Recruiting Village Chiefs As Internet Service Providers In Africa
Gilat Satcom, an Israeli company with three branch offices in Nigeria, said it plans to deliver affordable Internet service to rural African villages and remote communities via private satellite.
The company’s business plan involves recruiting village chiefs, schools, churches an other community organisations to sell Internet service to village residents.
Gilat Satcom’s Village Island portfolio was developed to provide Internet, voice over Internet protocol (VoIP) and Internet protocol (IP) video over a private satellite network, according to ITNewsAfrica.
The company plans to launch Village Island at April 14-16 in Zimbabwe at the Innovation Access Digital Africa summit.
Cost of Internet connectivity for villagers will begin at $1 US a day, and still be profitable, according to Eran Yoran, marketing and business development director for Gilat Satcom, ITNewsAfrica reports.
The company has offices in Victoria Island, Lagos; Abuja; and Port Harcourt with headquarters in Petach-Tikva, Israel.
Gilat Satcom offers communication solutions using satellite and fiber-based connectivity in Africa, Asia and the Middle East. Its customers include governments, businesses and international organizations in more than 50 countries, according to its website.
Here’s how the Village Island business plan works, according to ITNewsAfrica: The service will be provided by governments, non-government organizations, cellular and telephone operators, major Internet service providers and others to a group acting as the Village Nano-ISP. This group could be a village chief, a school, a church or other community organisation.
The private Village Nano-ISP will be responsible for selling the Internet service direct in the village, billing users and paying the monthly service charge to the provider.
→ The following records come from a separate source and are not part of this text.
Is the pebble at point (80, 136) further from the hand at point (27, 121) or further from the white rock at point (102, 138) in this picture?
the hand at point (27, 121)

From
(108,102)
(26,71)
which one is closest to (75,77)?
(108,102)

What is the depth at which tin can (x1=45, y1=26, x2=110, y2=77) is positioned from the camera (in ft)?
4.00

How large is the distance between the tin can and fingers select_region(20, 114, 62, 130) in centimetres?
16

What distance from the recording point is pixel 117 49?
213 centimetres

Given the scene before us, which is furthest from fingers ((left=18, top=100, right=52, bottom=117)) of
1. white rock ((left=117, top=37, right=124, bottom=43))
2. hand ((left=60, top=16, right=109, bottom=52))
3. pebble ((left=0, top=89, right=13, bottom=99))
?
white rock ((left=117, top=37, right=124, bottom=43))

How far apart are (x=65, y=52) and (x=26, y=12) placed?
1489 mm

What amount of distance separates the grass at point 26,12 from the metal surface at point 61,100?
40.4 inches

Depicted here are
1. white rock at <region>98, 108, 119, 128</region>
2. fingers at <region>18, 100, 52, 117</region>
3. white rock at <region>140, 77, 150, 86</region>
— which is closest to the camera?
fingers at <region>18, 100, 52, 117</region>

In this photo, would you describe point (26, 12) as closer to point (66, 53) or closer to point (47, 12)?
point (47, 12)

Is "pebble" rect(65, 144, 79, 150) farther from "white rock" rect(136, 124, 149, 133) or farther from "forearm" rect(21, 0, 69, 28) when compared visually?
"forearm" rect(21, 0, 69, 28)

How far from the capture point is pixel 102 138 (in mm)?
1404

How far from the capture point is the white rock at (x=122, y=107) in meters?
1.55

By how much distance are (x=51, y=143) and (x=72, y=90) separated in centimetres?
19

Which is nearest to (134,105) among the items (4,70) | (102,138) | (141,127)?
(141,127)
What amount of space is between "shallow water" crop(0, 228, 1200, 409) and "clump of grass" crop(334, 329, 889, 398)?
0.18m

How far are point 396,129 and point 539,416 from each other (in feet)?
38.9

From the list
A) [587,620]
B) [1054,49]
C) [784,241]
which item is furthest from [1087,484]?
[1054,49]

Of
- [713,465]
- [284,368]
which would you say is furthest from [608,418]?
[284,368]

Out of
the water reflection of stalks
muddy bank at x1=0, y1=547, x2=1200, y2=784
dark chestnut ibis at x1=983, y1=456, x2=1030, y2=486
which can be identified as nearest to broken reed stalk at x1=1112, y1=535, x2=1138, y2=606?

Gilat Satcom provides detailed business plans to both the network providers and the Village Nano-ISPs, allowing them to build profitable and commercially sustainable services.
“Providing affordable access in Africa is an ongoing theme for the telecoms industry,” Yoran said. “There are many entrepreneurial people living in rural Africa who would gladly run a network if they had the tools and know-how available to make it work. We have worked for a long time to provide a solution which is both affordable for the village end-user and profitable for the entire supply chain.”
Village Island is economically self-sustaining and scalable so it can grow with demand and minimal additional investment, Yoran said, according to ITNewsAfrica. “We have established a business plan that targets users with $1 a month to spend on telephony and is still profitable.”